— Short problem —
Retype the items below word for word, beginning at the line that contains "What is the measurement" and continuing through the last line of the items.

===

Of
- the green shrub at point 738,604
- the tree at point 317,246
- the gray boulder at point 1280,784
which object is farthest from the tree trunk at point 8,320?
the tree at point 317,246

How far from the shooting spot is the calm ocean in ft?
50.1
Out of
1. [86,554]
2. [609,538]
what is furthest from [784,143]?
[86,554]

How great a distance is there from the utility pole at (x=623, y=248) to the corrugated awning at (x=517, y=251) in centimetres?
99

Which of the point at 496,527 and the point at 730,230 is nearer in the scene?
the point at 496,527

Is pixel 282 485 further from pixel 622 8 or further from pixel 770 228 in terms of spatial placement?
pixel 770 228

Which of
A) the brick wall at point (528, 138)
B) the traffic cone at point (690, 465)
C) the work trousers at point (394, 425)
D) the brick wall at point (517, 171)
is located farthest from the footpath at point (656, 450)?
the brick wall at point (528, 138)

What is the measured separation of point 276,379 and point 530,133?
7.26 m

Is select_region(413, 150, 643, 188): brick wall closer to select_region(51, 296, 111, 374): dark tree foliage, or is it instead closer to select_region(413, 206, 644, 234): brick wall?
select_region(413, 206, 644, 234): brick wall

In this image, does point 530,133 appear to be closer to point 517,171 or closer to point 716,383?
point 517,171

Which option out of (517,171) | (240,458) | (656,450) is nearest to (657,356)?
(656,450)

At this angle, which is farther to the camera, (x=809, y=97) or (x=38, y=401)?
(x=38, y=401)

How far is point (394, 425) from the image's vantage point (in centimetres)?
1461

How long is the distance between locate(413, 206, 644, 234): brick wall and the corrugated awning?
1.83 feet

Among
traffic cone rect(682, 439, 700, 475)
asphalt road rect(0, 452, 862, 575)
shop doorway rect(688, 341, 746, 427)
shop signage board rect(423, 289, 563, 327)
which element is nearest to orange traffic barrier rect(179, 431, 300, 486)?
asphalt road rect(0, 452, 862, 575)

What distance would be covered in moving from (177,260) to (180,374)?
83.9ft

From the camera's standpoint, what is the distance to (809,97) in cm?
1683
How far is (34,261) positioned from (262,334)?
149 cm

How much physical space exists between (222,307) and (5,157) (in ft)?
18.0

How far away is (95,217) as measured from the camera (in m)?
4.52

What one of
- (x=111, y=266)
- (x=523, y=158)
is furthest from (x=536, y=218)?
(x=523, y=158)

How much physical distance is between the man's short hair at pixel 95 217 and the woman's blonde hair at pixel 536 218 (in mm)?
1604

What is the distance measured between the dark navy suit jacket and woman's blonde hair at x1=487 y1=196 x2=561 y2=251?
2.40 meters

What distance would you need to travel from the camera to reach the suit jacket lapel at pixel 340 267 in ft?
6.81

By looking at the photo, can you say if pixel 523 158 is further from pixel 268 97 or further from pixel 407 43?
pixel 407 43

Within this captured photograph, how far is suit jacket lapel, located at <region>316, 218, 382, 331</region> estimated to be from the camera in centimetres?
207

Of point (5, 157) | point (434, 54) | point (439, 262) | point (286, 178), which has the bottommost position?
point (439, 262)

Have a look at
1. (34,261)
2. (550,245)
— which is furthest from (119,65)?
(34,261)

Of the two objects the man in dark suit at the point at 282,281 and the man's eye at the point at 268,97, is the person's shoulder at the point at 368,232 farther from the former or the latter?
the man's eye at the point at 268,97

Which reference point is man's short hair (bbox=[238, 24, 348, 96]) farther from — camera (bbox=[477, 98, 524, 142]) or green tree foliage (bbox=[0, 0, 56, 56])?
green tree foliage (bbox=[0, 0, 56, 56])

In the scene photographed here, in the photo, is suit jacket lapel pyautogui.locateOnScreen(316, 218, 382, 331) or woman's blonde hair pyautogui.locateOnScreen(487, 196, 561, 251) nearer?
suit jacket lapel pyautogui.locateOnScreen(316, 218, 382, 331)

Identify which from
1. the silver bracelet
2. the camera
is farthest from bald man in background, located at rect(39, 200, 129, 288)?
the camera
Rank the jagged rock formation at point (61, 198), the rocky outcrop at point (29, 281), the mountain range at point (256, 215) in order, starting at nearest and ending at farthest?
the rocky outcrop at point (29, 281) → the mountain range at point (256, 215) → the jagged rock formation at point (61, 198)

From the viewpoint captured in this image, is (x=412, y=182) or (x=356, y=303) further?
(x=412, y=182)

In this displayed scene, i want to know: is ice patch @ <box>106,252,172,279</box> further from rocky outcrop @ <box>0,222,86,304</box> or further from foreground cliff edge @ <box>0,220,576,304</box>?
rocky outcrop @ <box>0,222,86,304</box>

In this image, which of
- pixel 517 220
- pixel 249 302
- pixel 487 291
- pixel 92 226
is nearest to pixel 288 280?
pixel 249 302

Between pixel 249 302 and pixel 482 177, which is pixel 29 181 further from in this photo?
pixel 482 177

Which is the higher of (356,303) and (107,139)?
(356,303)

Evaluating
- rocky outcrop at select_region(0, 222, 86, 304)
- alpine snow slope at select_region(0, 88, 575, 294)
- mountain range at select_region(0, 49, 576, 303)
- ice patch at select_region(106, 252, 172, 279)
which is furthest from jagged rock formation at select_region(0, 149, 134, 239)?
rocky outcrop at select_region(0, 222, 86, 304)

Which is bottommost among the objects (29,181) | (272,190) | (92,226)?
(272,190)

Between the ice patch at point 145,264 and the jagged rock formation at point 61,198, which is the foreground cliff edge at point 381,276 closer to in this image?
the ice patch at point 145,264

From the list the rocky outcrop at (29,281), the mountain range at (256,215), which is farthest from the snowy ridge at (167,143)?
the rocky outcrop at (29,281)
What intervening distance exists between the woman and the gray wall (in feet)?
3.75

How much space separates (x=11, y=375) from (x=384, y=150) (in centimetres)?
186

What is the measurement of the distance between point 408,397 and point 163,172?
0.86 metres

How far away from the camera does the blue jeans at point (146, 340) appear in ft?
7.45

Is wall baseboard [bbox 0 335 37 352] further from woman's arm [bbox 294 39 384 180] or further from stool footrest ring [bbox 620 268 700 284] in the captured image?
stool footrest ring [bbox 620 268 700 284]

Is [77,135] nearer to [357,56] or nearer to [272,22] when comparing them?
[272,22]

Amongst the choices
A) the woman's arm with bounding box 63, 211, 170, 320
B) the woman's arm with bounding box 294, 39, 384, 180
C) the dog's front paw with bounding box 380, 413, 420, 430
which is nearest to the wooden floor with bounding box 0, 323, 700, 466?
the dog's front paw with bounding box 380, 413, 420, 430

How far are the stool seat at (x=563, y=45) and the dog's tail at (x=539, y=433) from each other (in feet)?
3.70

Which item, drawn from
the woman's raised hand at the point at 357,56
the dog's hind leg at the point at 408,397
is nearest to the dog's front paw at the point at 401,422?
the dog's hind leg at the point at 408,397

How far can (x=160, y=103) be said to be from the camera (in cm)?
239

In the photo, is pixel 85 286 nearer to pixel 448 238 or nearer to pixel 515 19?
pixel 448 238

===

— Reply to the exercise —
What is the measurement of the distance between point 408,397 and point 163,172?
0.86 metres

How far away from the camera does the blue jeans at point (146, 340) appear in ft?
7.45

Is wall baseboard [bbox 0 335 37 352] further from woman's arm [bbox 294 39 384 180] or further from stool footrest ring [bbox 620 268 700 284] in the captured image?
stool footrest ring [bbox 620 268 700 284]

Is [77,135] nearer to [357,56] or nearer to [272,22] when comparing them?
[272,22]

Amongst the choices
A) the woman's arm with bounding box 63, 211, 170, 320
B) the woman's arm with bounding box 294, 39, 384, 180
C) the dog's front paw with bounding box 380, 413, 420, 430
which is nearest to the wooden floor with bounding box 0, 323, 700, 466?
the dog's front paw with bounding box 380, 413, 420, 430

How far are the stool seat at (x=563, y=45) and the dog's tail at (x=539, y=433) from each other (in feet)?
3.70

Which item, drawn from
the woman's raised hand at the point at 357,56
the dog's hind leg at the point at 408,397
is nearest to the dog's front paw at the point at 401,422?
the dog's hind leg at the point at 408,397

How far can (x=160, y=103) be said to be from the camera (in cm)?
239

In the photo, is pixel 85 286 nearer to pixel 448 238 or nearer to pixel 515 19?
pixel 448 238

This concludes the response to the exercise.